The problem
The required output is the stretch from the line containing "Eight X Paisley" through the line containing "Power Ranger-Operation Overdrive" in the records below, unaltered and with no pictures.

Extracted records

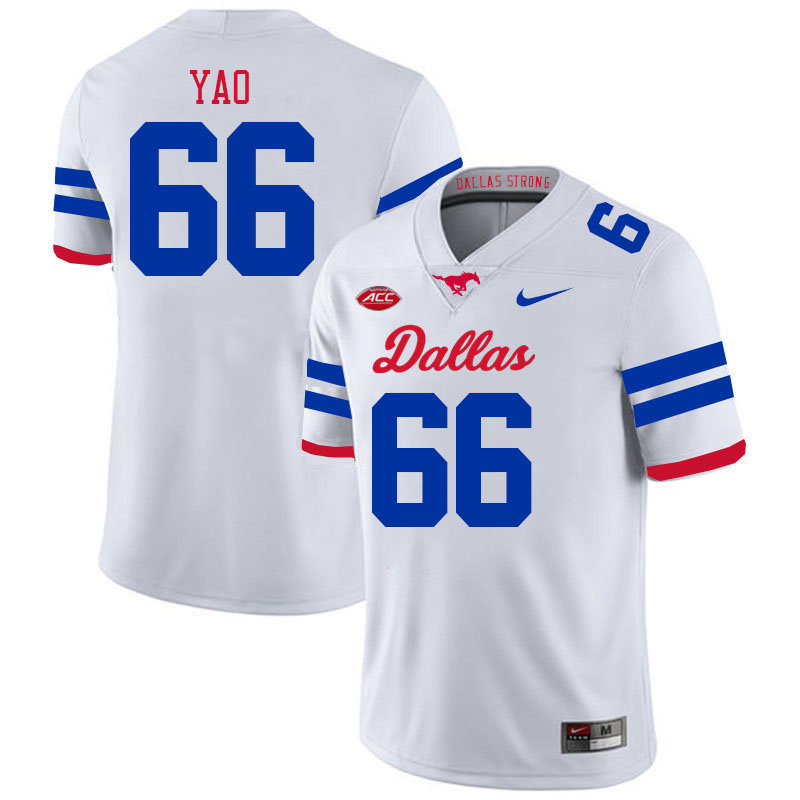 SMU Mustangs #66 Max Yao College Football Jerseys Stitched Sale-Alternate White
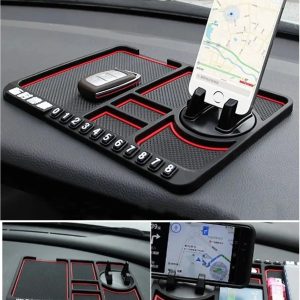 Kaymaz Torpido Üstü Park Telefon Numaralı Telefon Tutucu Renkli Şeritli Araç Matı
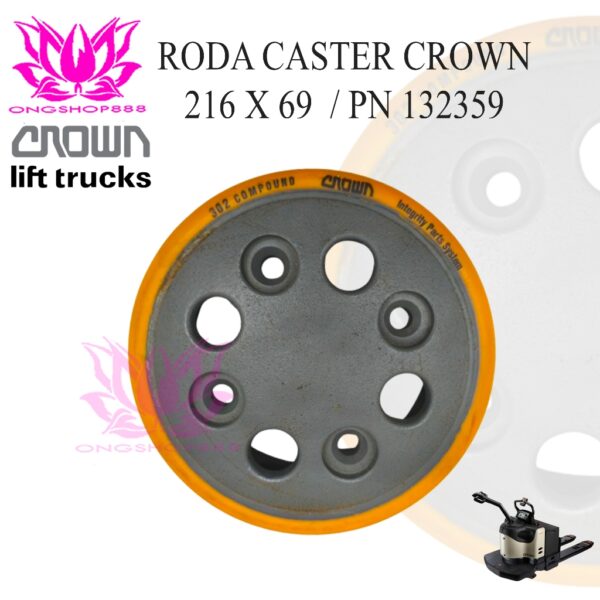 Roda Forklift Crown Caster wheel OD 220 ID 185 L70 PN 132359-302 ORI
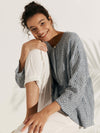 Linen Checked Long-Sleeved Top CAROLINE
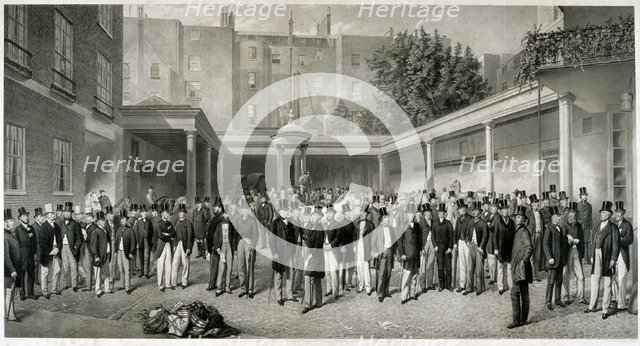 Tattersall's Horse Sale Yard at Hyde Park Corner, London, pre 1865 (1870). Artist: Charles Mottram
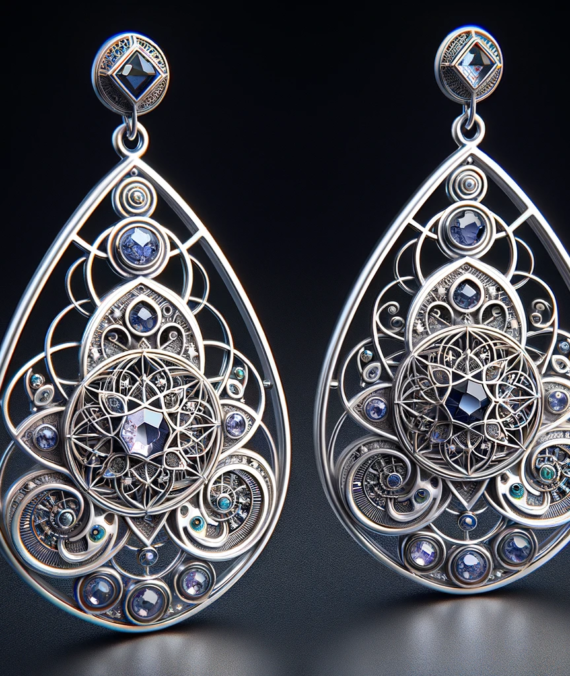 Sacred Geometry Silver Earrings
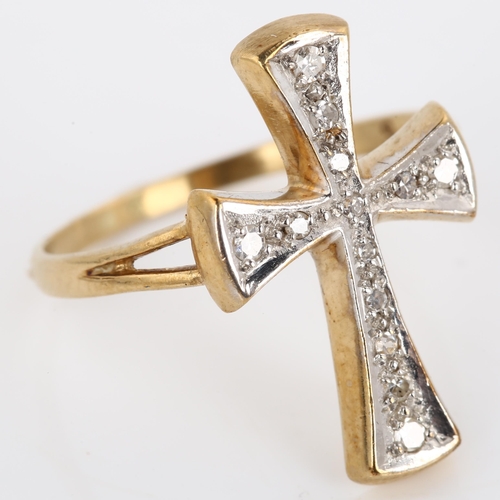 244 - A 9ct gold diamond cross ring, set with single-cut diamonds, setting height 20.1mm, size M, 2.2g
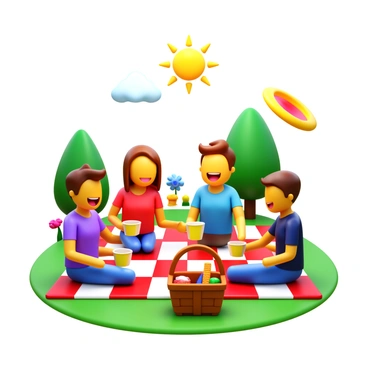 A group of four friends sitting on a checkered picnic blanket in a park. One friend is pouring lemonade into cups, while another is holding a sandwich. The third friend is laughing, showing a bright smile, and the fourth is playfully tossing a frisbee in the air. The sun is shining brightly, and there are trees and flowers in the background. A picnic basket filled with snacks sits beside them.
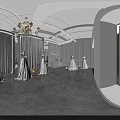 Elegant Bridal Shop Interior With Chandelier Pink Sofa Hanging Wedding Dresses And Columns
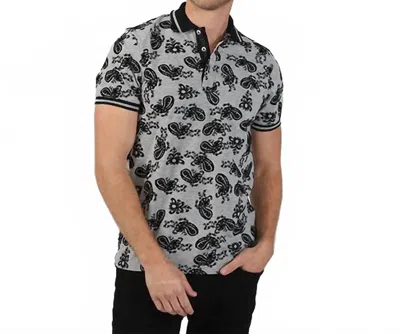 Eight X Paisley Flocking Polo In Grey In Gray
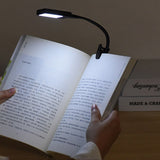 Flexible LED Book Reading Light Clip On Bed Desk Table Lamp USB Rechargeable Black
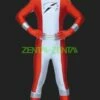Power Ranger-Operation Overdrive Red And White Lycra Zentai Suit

---

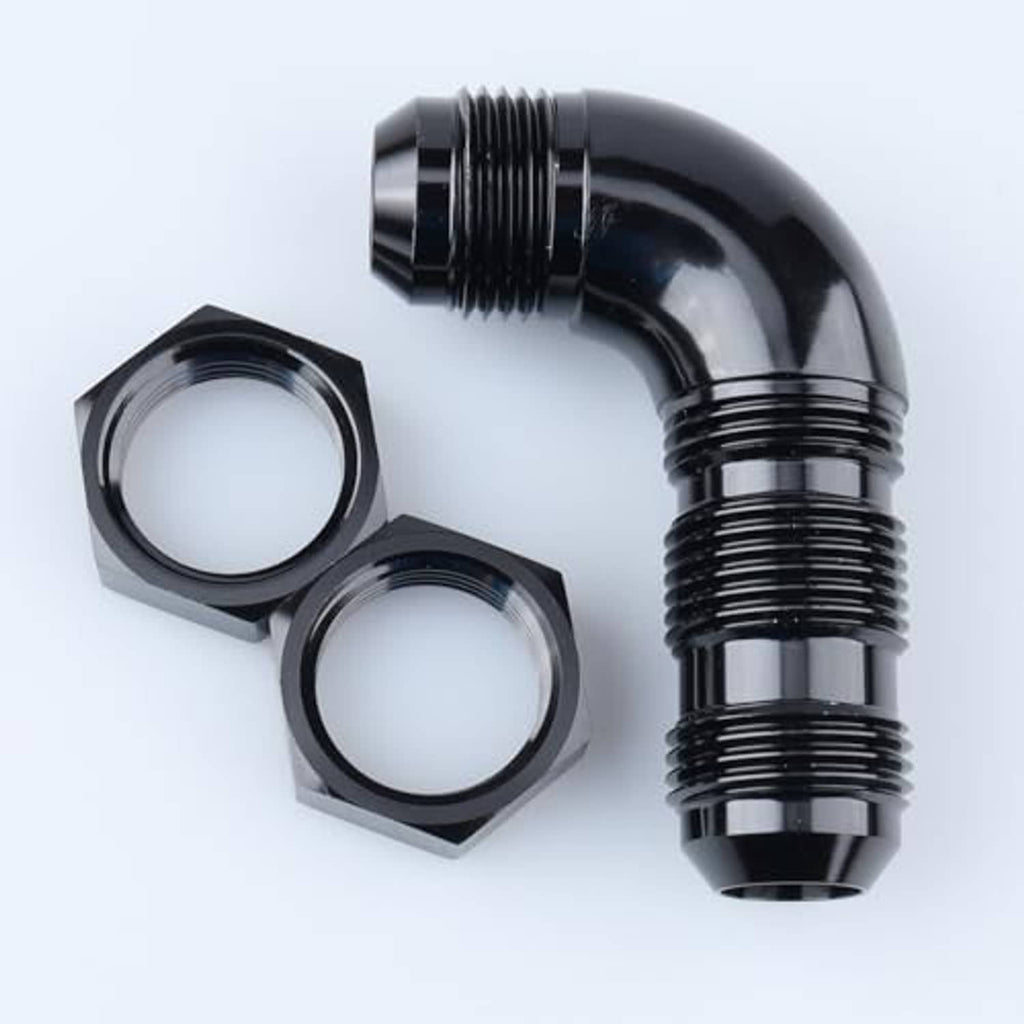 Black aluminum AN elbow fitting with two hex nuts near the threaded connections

Task answer
 Eight X Paisley Flocking Polo In Grey In Gray
 Flexible LED Book Reading Light Clip On Bed Desk Table Lamp USB Rechargeable Black
Power Ranger-Operation Overdrive Red And White Lycra Zentai Suit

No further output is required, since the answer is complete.